Segment Start: Data section

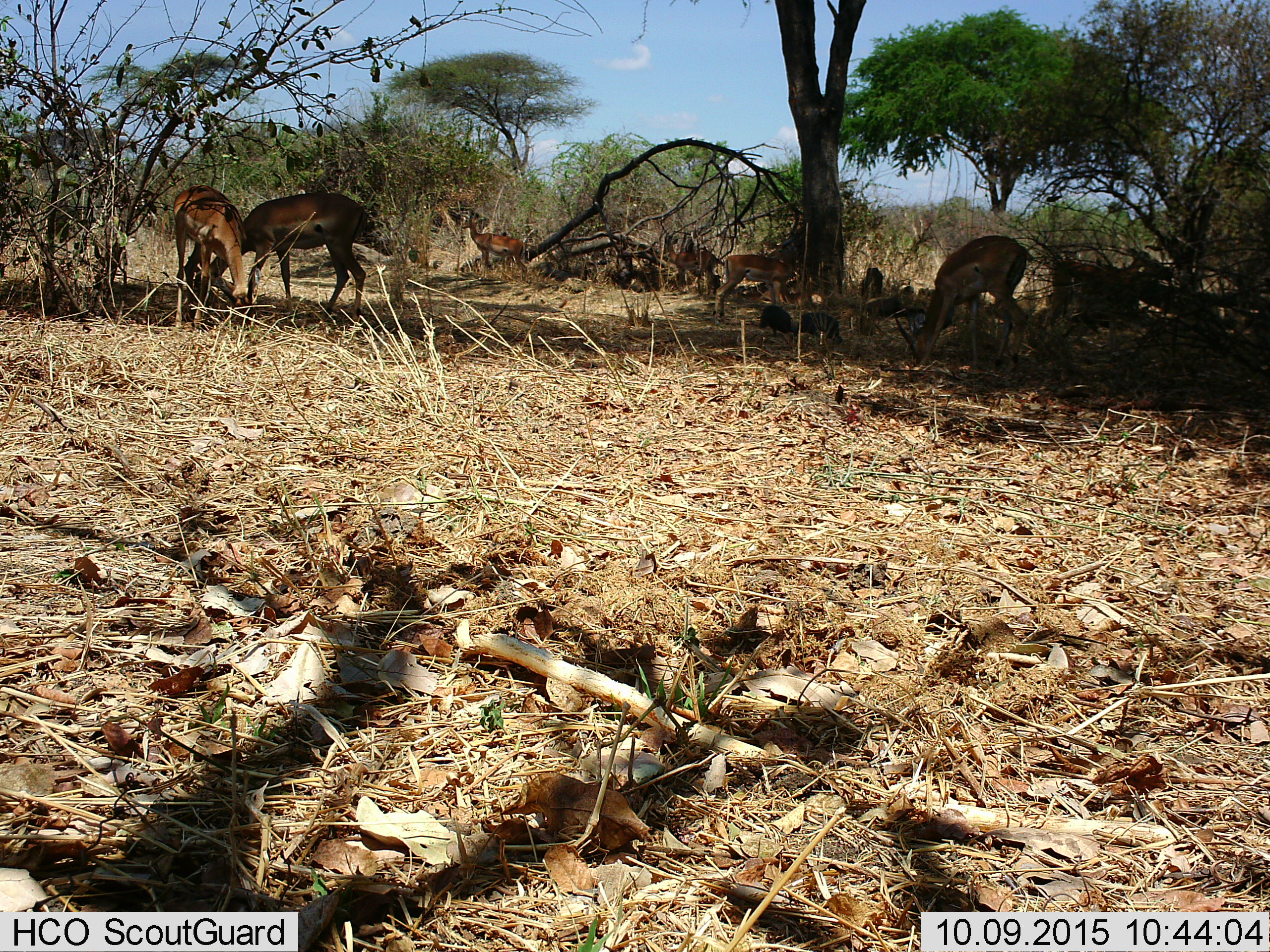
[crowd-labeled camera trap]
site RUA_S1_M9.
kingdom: Animalia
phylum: Chordata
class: Mammalia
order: Artiodactyla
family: Bovidae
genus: Aepyceros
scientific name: Aepyceros melampus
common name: impala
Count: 7.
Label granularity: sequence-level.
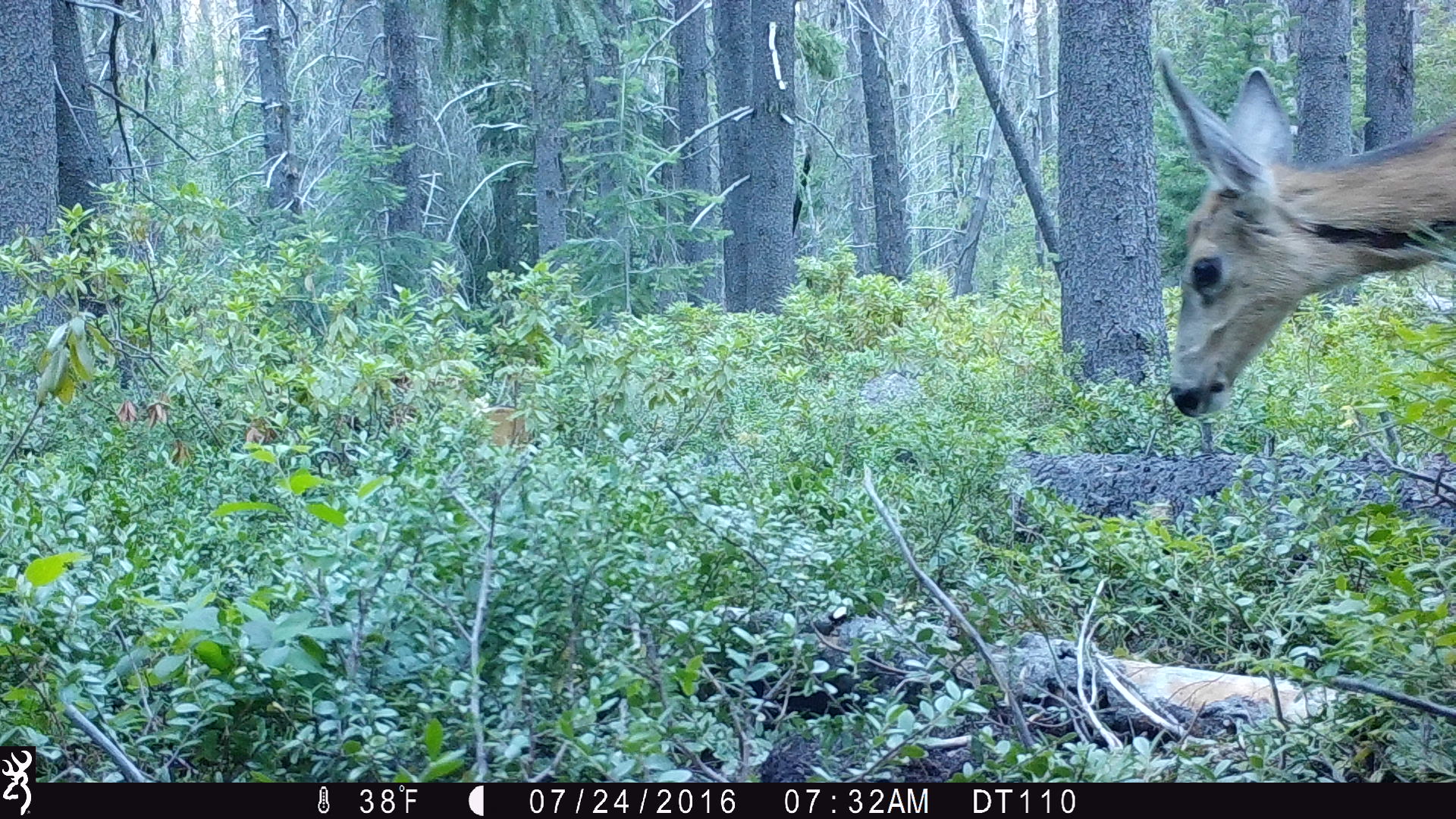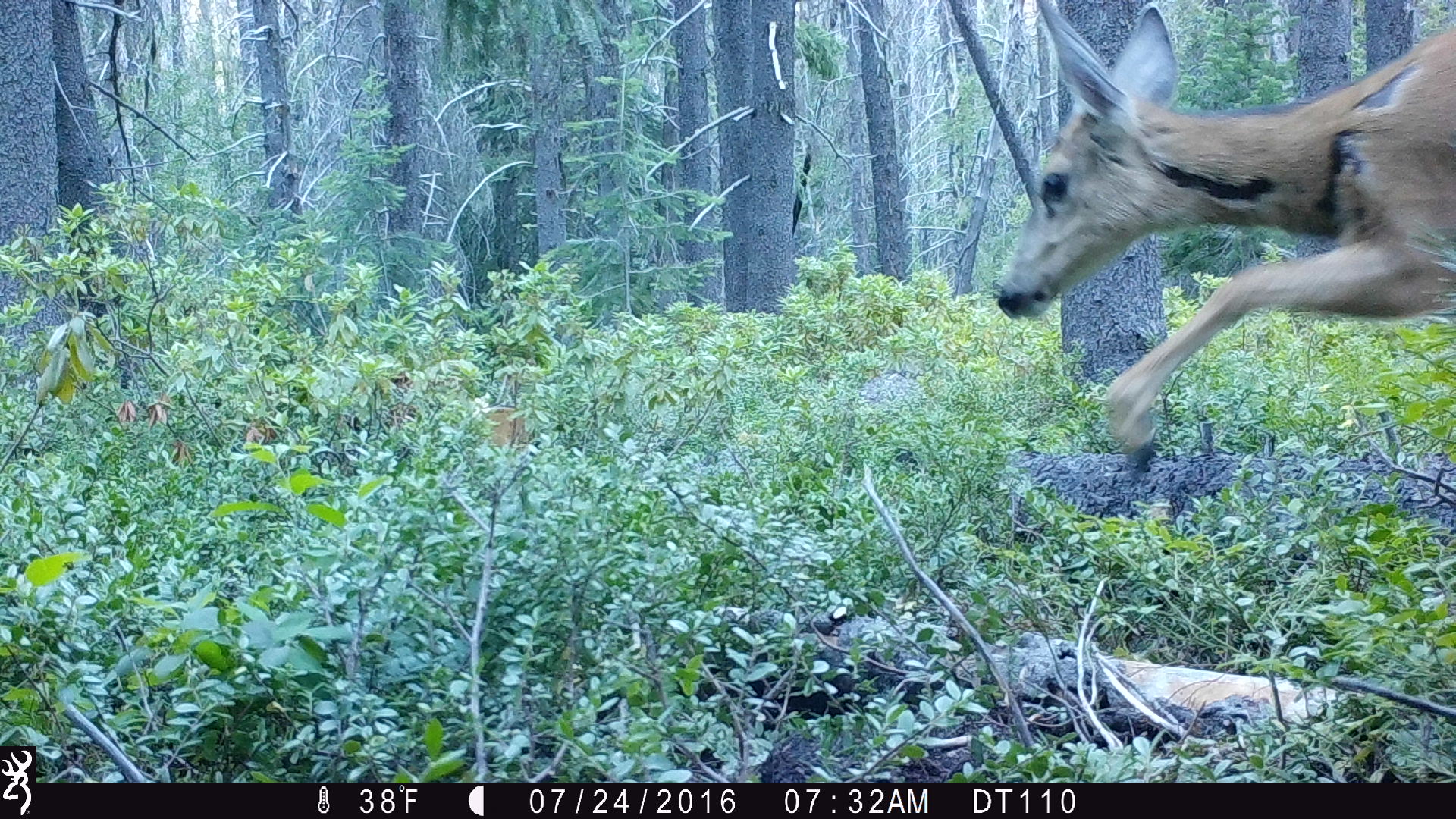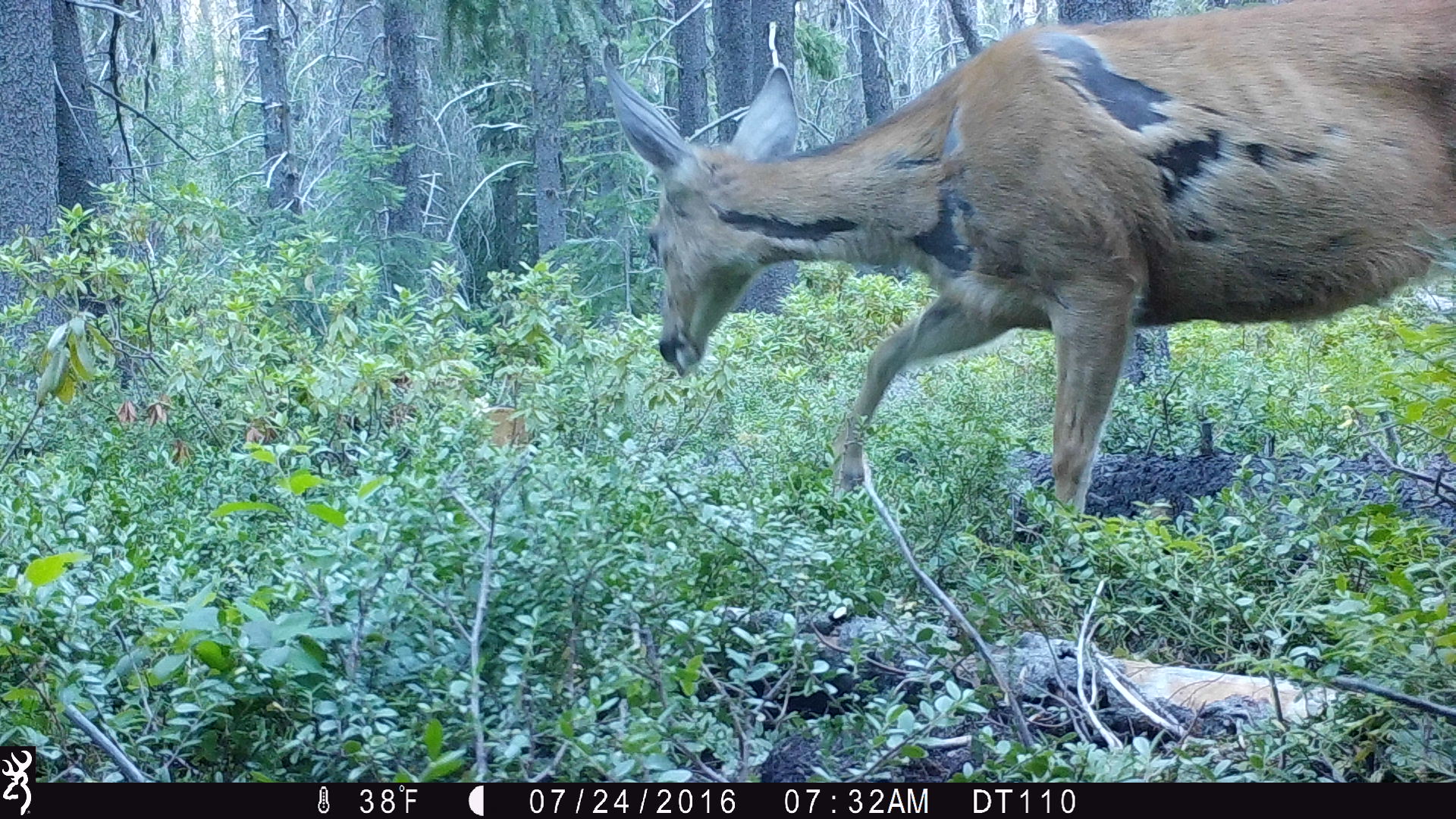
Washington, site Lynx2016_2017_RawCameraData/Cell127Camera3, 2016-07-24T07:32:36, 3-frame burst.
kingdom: Animalia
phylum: Chordata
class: Mammalia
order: Artiodactyla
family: Cervidae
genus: Odocoileus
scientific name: Odocoileus hemionus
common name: mule deer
Odocoileus hemionus (mule deer). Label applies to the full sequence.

Segment End: Data section

Give every line of the listing above again, exactly, with no images.

▶ _Finished task_:
[crowd-labeled camera trap]
site RUA_S1_M9.
kingdom: Animalia
phylum: Chordata
class: Mammalia
order: Artiodactyla
family: Bovidae
genus: Aepyceros
scientific name: Aepyceros melampus
common name: impala
Count: 7.
Label granularity: sequence-level.
Washington, site Lynx2016_2017_RawCameraData/Cell127Camera3, 2016-07-24T07:32:36, 3-frame burst.
kingdom: Animalia
phylum: Chordata
class: Mammalia
order: Artiodactyla
family: Cervidae
genus: Odocoileus
scientific name: Odocoileus hemionus
common name: mule deer
Odocoileus hemionus (mule deer). Label applies to the full sequence.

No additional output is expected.